Parents Don’t Have to Lose Sleep Over Them
Giggling, sleeping bags, late night snacks and going to sleep past bedtime. These are some of the key components that make up the sleepovers we remember from our youth. But what do you say when your child asks for the first time, “Can I spend the night at my friend’s house?”
While most parents are not necessarily opposed to sleepovers, many are wary of the potential risks associated with them. Negligence, inappropriate contact and even bed-wetting weigh heavy on the minds of these parents who may be inclined to err on the side of caution.
But clinical psychologist Maureen Monaghan of Children’s National Medical Center says that sleepovers at the homes of trusted parents can actually aid a child’s social development.
“I think it is a great idea to give kids an experience of being on their own in a structured, supportive, supervised environment,” she says. “Even just one night away from parents can be valuable.
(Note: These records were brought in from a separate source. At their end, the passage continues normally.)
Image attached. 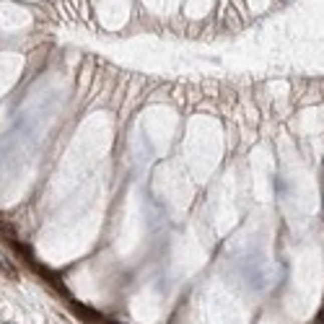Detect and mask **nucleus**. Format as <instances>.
<instances>
[{"label":"nucleus","instance_id":"obj_1","mask_svg":"<svg viewBox=\"0 0 324 324\" xmlns=\"http://www.w3.org/2000/svg\"><path fill=\"white\" fill-rule=\"evenodd\" d=\"M73 314L83 319L86 324H104V316L99 311H94V308H88V306H81V303H73Z\"/></svg>","mask_w":324,"mask_h":324},{"label":"nucleus","instance_id":"obj_2","mask_svg":"<svg viewBox=\"0 0 324 324\" xmlns=\"http://www.w3.org/2000/svg\"><path fill=\"white\" fill-rule=\"evenodd\" d=\"M0 272H3L6 277H11V280H16L19 277V272H16V267L11 265V262L6 259V257H0Z\"/></svg>","mask_w":324,"mask_h":324}]
</instances>
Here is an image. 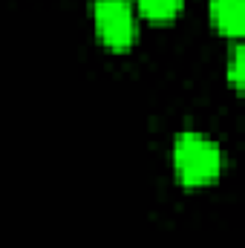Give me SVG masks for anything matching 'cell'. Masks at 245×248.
<instances>
[{"label":"cell","mask_w":245,"mask_h":248,"mask_svg":"<svg viewBox=\"0 0 245 248\" xmlns=\"http://www.w3.org/2000/svg\"><path fill=\"white\" fill-rule=\"evenodd\" d=\"M208 12H211V20L219 32L231 35V38H240L245 26V0H211L208 3Z\"/></svg>","instance_id":"cell-3"},{"label":"cell","mask_w":245,"mask_h":248,"mask_svg":"<svg viewBox=\"0 0 245 248\" xmlns=\"http://www.w3.org/2000/svg\"><path fill=\"white\" fill-rule=\"evenodd\" d=\"M222 147L196 130H182L173 139V168L184 185H208L222 170Z\"/></svg>","instance_id":"cell-1"},{"label":"cell","mask_w":245,"mask_h":248,"mask_svg":"<svg viewBox=\"0 0 245 248\" xmlns=\"http://www.w3.org/2000/svg\"><path fill=\"white\" fill-rule=\"evenodd\" d=\"M92 23H95L98 38L113 49L130 46L138 35V17H136L133 0H95Z\"/></svg>","instance_id":"cell-2"},{"label":"cell","mask_w":245,"mask_h":248,"mask_svg":"<svg viewBox=\"0 0 245 248\" xmlns=\"http://www.w3.org/2000/svg\"><path fill=\"white\" fill-rule=\"evenodd\" d=\"M240 61H243V46L231 49V61H228V81L234 87H240Z\"/></svg>","instance_id":"cell-5"},{"label":"cell","mask_w":245,"mask_h":248,"mask_svg":"<svg viewBox=\"0 0 245 248\" xmlns=\"http://www.w3.org/2000/svg\"><path fill=\"white\" fill-rule=\"evenodd\" d=\"M184 0H136L133 6L141 12V15H147V17H153V20H168V17H173L179 9H182Z\"/></svg>","instance_id":"cell-4"}]
</instances>
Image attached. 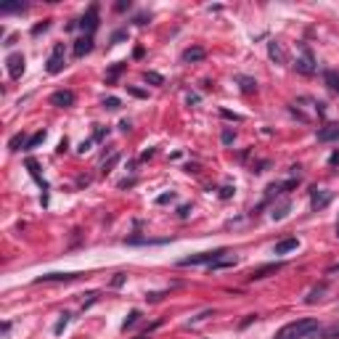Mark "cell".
I'll use <instances>...</instances> for the list:
<instances>
[{
	"instance_id": "cell-1",
	"label": "cell",
	"mask_w": 339,
	"mask_h": 339,
	"mask_svg": "<svg viewBox=\"0 0 339 339\" xmlns=\"http://www.w3.org/2000/svg\"><path fill=\"white\" fill-rule=\"evenodd\" d=\"M318 329H321V326H318L315 318H299V321L281 326L273 339H308V337H313V331H318Z\"/></svg>"
},
{
	"instance_id": "cell-2",
	"label": "cell",
	"mask_w": 339,
	"mask_h": 339,
	"mask_svg": "<svg viewBox=\"0 0 339 339\" xmlns=\"http://www.w3.org/2000/svg\"><path fill=\"white\" fill-rule=\"evenodd\" d=\"M228 254L225 246H220V249H212V252H201V254H188V257L183 260H178V265L180 268H188V265H212V263H218V260H223Z\"/></svg>"
},
{
	"instance_id": "cell-3",
	"label": "cell",
	"mask_w": 339,
	"mask_h": 339,
	"mask_svg": "<svg viewBox=\"0 0 339 339\" xmlns=\"http://www.w3.org/2000/svg\"><path fill=\"white\" fill-rule=\"evenodd\" d=\"M64 67H67V50H64V43H56L48 61H45V72L48 74H58V72H64Z\"/></svg>"
},
{
	"instance_id": "cell-4",
	"label": "cell",
	"mask_w": 339,
	"mask_h": 339,
	"mask_svg": "<svg viewBox=\"0 0 339 339\" xmlns=\"http://www.w3.org/2000/svg\"><path fill=\"white\" fill-rule=\"evenodd\" d=\"M98 24H101V16H98V5H90L88 11H85V16L80 19V22H77V27H82V32L85 35H90L93 37V32L98 29Z\"/></svg>"
},
{
	"instance_id": "cell-5",
	"label": "cell",
	"mask_w": 339,
	"mask_h": 339,
	"mask_svg": "<svg viewBox=\"0 0 339 339\" xmlns=\"http://www.w3.org/2000/svg\"><path fill=\"white\" fill-rule=\"evenodd\" d=\"M331 204V191L326 188H310V210L313 212H321Z\"/></svg>"
},
{
	"instance_id": "cell-6",
	"label": "cell",
	"mask_w": 339,
	"mask_h": 339,
	"mask_svg": "<svg viewBox=\"0 0 339 339\" xmlns=\"http://www.w3.org/2000/svg\"><path fill=\"white\" fill-rule=\"evenodd\" d=\"M5 64H8V77L11 80H22L24 69H27V58H24L22 53H11L8 58H5Z\"/></svg>"
},
{
	"instance_id": "cell-7",
	"label": "cell",
	"mask_w": 339,
	"mask_h": 339,
	"mask_svg": "<svg viewBox=\"0 0 339 339\" xmlns=\"http://www.w3.org/2000/svg\"><path fill=\"white\" fill-rule=\"evenodd\" d=\"M294 69L299 72V74H315V58H313V53H310L308 45H302V56L297 58Z\"/></svg>"
},
{
	"instance_id": "cell-8",
	"label": "cell",
	"mask_w": 339,
	"mask_h": 339,
	"mask_svg": "<svg viewBox=\"0 0 339 339\" xmlns=\"http://www.w3.org/2000/svg\"><path fill=\"white\" fill-rule=\"evenodd\" d=\"M284 268V263H268V265H260V268H254L249 273V281H260V278H268L273 273H278Z\"/></svg>"
},
{
	"instance_id": "cell-9",
	"label": "cell",
	"mask_w": 339,
	"mask_h": 339,
	"mask_svg": "<svg viewBox=\"0 0 339 339\" xmlns=\"http://www.w3.org/2000/svg\"><path fill=\"white\" fill-rule=\"evenodd\" d=\"M50 103L58 109H67V106H74V93L72 90H56L53 96H50Z\"/></svg>"
},
{
	"instance_id": "cell-10",
	"label": "cell",
	"mask_w": 339,
	"mask_h": 339,
	"mask_svg": "<svg viewBox=\"0 0 339 339\" xmlns=\"http://www.w3.org/2000/svg\"><path fill=\"white\" fill-rule=\"evenodd\" d=\"M74 278H80V273H45V276H37L35 284H50V281H74Z\"/></svg>"
},
{
	"instance_id": "cell-11",
	"label": "cell",
	"mask_w": 339,
	"mask_h": 339,
	"mask_svg": "<svg viewBox=\"0 0 339 339\" xmlns=\"http://www.w3.org/2000/svg\"><path fill=\"white\" fill-rule=\"evenodd\" d=\"M318 141H321V143L339 141V122H331V125H323L321 130H318Z\"/></svg>"
},
{
	"instance_id": "cell-12",
	"label": "cell",
	"mask_w": 339,
	"mask_h": 339,
	"mask_svg": "<svg viewBox=\"0 0 339 339\" xmlns=\"http://www.w3.org/2000/svg\"><path fill=\"white\" fill-rule=\"evenodd\" d=\"M207 58V50L201 45H194V48H186L183 50V61L186 64H196V61H204Z\"/></svg>"
},
{
	"instance_id": "cell-13",
	"label": "cell",
	"mask_w": 339,
	"mask_h": 339,
	"mask_svg": "<svg viewBox=\"0 0 339 339\" xmlns=\"http://www.w3.org/2000/svg\"><path fill=\"white\" fill-rule=\"evenodd\" d=\"M90 50H93V37H90V35H85V37H80V40L74 43V58L88 56Z\"/></svg>"
},
{
	"instance_id": "cell-14",
	"label": "cell",
	"mask_w": 339,
	"mask_h": 339,
	"mask_svg": "<svg viewBox=\"0 0 339 339\" xmlns=\"http://www.w3.org/2000/svg\"><path fill=\"white\" fill-rule=\"evenodd\" d=\"M310 339H339V323L329 326V329H318V331H313V337H310Z\"/></svg>"
},
{
	"instance_id": "cell-15",
	"label": "cell",
	"mask_w": 339,
	"mask_h": 339,
	"mask_svg": "<svg viewBox=\"0 0 339 339\" xmlns=\"http://www.w3.org/2000/svg\"><path fill=\"white\" fill-rule=\"evenodd\" d=\"M297 246H299V239H294V236L284 239V241H278V244H276V254H289V252H294Z\"/></svg>"
},
{
	"instance_id": "cell-16",
	"label": "cell",
	"mask_w": 339,
	"mask_h": 339,
	"mask_svg": "<svg viewBox=\"0 0 339 339\" xmlns=\"http://www.w3.org/2000/svg\"><path fill=\"white\" fill-rule=\"evenodd\" d=\"M268 53H270V58H273L276 64H284V61H286V53H284L281 43H276V40L268 43Z\"/></svg>"
},
{
	"instance_id": "cell-17",
	"label": "cell",
	"mask_w": 339,
	"mask_h": 339,
	"mask_svg": "<svg viewBox=\"0 0 339 339\" xmlns=\"http://www.w3.org/2000/svg\"><path fill=\"white\" fill-rule=\"evenodd\" d=\"M27 170H29V175H32V178L37 180V186H40V188H48V183H45V180L40 178V165H37L35 159H27Z\"/></svg>"
},
{
	"instance_id": "cell-18",
	"label": "cell",
	"mask_w": 339,
	"mask_h": 339,
	"mask_svg": "<svg viewBox=\"0 0 339 339\" xmlns=\"http://www.w3.org/2000/svg\"><path fill=\"white\" fill-rule=\"evenodd\" d=\"M323 80H326V85H329L334 93H339V74H337L334 69H326L323 72Z\"/></svg>"
},
{
	"instance_id": "cell-19",
	"label": "cell",
	"mask_w": 339,
	"mask_h": 339,
	"mask_svg": "<svg viewBox=\"0 0 339 339\" xmlns=\"http://www.w3.org/2000/svg\"><path fill=\"white\" fill-rule=\"evenodd\" d=\"M45 135H48V133H45V130H37V133H35V135H32V138L27 141V146H24V151H32V148H37V146H40V143L45 141Z\"/></svg>"
},
{
	"instance_id": "cell-20",
	"label": "cell",
	"mask_w": 339,
	"mask_h": 339,
	"mask_svg": "<svg viewBox=\"0 0 339 339\" xmlns=\"http://www.w3.org/2000/svg\"><path fill=\"white\" fill-rule=\"evenodd\" d=\"M22 11H27V3H5V5H0V14H22Z\"/></svg>"
},
{
	"instance_id": "cell-21",
	"label": "cell",
	"mask_w": 339,
	"mask_h": 339,
	"mask_svg": "<svg viewBox=\"0 0 339 339\" xmlns=\"http://www.w3.org/2000/svg\"><path fill=\"white\" fill-rule=\"evenodd\" d=\"M233 265H236V257H223L218 263H212L210 270H223V268H233Z\"/></svg>"
},
{
	"instance_id": "cell-22",
	"label": "cell",
	"mask_w": 339,
	"mask_h": 339,
	"mask_svg": "<svg viewBox=\"0 0 339 339\" xmlns=\"http://www.w3.org/2000/svg\"><path fill=\"white\" fill-rule=\"evenodd\" d=\"M323 291H326V284L315 286V289H313L310 294H308V299H305V302H308V305H313V302H318V299H323Z\"/></svg>"
},
{
	"instance_id": "cell-23",
	"label": "cell",
	"mask_w": 339,
	"mask_h": 339,
	"mask_svg": "<svg viewBox=\"0 0 339 339\" xmlns=\"http://www.w3.org/2000/svg\"><path fill=\"white\" fill-rule=\"evenodd\" d=\"M138 318H141V310H130V315L125 318V323H122V331H127V329H133L135 323H138Z\"/></svg>"
},
{
	"instance_id": "cell-24",
	"label": "cell",
	"mask_w": 339,
	"mask_h": 339,
	"mask_svg": "<svg viewBox=\"0 0 339 339\" xmlns=\"http://www.w3.org/2000/svg\"><path fill=\"white\" fill-rule=\"evenodd\" d=\"M239 82H241V90H244V93H252V90H257V82H254L252 77H239Z\"/></svg>"
},
{
	"instance_id": "cell-25",
	"label": "cell",
	"mask_w": 339,
	"mask_h": 339,
	"mask_svg": "<svg viewBox=\"0 0 339 339\" xmlns=\"http://www.w3.org/2000/svg\"><path fill=\"white\" fill-rule=\"evenodd\" d=\"M143 80L151 82V85H165V77L156 74V72H143Z\"/></svg>"
},
{
	"instance_id": "cell-26",
	"label": "cell",
	"mask_w": 339,
	"mask_h": 339,
	"mask_svg": "<svg viewBox=\"0 0 339 339\" xmlns=\"http://www.w3.org/2000/svg\"><path fill=\"white\" fill-rule=\"evenodd\" d=\"M289 210H291V207H289V201H286V204L276 207V210L270 212V218H273V220H284V218H286V212H289Z\"/></svg>"
},
{
	"instance_id": "cell-27",
	"label": "cell",
	"mask_w": 339,
	"mask_h": 339,
	"mask_svg": "<svg viewBox=\"0 0 339 339\" xmlns=\"http://www.w3.org/2000/svg\"><path fill=\"white\" fill-rule=\"evenodd\" d=\"M19 146H27V143H24V133H16L14 138L8 141V148H11V151H19Z\"/></svg>"
},
{
	"instance_id": "cell-28",
	"label": "cell",
	"mask_w": 339,
	"mask_h": 339,
	"mask_svg": "<svg viewBox=\"0 0 339 339\" xmlns=\"http://www.w3.org/2000/svg\"><path fill=\"white\" fill-rule=\"evenodd\" d=\"M69 318H72V315H69V313H61V315H58V323L53 326V331H56V334H61V331H64V329H67V323H69Z\"/></svg>"
},
{
	"instance_id": "cell-29",
	"label": "cell",
	"mask_w": 339,
	"mask_h": 339,
	"mask_svg": "<svg viewBox=\"0 0 339 339\" xmlns=\"http://www.w3.org/2000/svg\"><path fill=\"white\" fill-rule=\"evenodd\" d=\"M120 106H122V103H120V98H114V96H109V98L103 101V109H109V112H117Z\"/></svg>"
},
{
	"instance_id": "cell-30",
	"label": "cell",
	"mask_w": 339,
	"mask_h": 339,
	"mask_svg": "<svg viewBox=\"0 0 339 339\" xmlns=\"http://www.w3.org/2000/svg\"><path fill=\"white\" fill-rule=\"evenodd\" d=\"M122 69H125V64H122V61H120V64H114V67H112V69H109V74H106V80H109V82H114V80H117V74H120V72H122Z\"/></svg>"
},
{
	"instance_id": "cell-31",
	"label": "cell",
	"mask_w": 339,
	"mask_h": 339,
	"mask_svg": "<svg viewBox=\"0 0 339 339\" xmlns=\"http://www.w3.org/2000/svg\"><path fill=\"white\" fill-rule=\"evenodd\" d=\"M45 29H50V19H45V22L43 24H35V27H32V35H40V32H45Z\"/></svg>"
},
{
	"instance_id": "cell-32",
	"label": "cell",
	"mask_w": 339,
	"mask_h": 339,
	"mask_svg": "<svg viewBox=\"0 0 339 339\" xmlns=\"http://www.w3.org/2000/svg\"><path fill=\"white\" fill-rule=\"evenodd\" d=\"M127 37V29H120V32H114L112 35V45H117V43H122Z\"/></svg>"
},
{
	"instance_id": "cell-33",
	"label": "cell",
	"mask_w": 339,
	"mask_h": 339,
	"mask_svg": "<svg viewBox=\"0 0 339 339\" xmlns=\"http://www.w3.org/2000/svg\"><path fill=\"white\" fill-rule=\"evenodd\" d=\"M233 191H236L233 186H223V188H220V199H231V196H233Z\"/></svg>"
},
{
	"instance_id": "cell-34",
	"label": "cell",
	"mask_w": 339,
	"mask_h": 339,
	"mask_svg": "<svg viewBox=\"0 0 339 339\" xmlns=\"http://www.w3.org/2000/svg\"><path fill=\"white\" fill-rule=\"evenodd\" d=\"M233 138H236V133H233V130H223V143H225V146H231Z\"/></svg>"
},
{
	"instance_id": "cell-35",
	"label": "cell",
	"mask_w": 339,
	"mask_h": 339,
	"mask_svg": "<svg viewBox=\"0 0 339 339\" xmlns=\"http://www.w3.org/2000/svg\"><path fill=\"white\" fill-rule=\"evenodd\" d=\"M117 162H120V154H114L109 162H103V172H109V170H112V167L117 165Z\"/></svg>"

It takes them out of their comfort zone, but it’s usually really positive, and we see a lot of growth and maturing.”
If you’re still on the fence when it comes to sending your child to a sleepover, or even hosting one yourself, here are some helpful tips that will help create a fun-filled and safe sleepover environment.
If you plan on sending your child to a sleepover …
- Ensure that you have a trusted relationship with the host parents and speak with them prior to the sleepover to express any concerns you may have.
- Make sure that your child feels 100% comfortable about being away from you for an extended period of time. If you have doubts, consider sending a “little piece of home” with them such as a blanket or stuffed animal to calm their nerves.
- Talk to your child about what kind of behavior is appropriate for sleepovers and encourage them to call you if they feel uncomfortable.
- Ask the host parents about planned activities and relay the information to your child. This might help them feel more secure if they know exactly what to expect.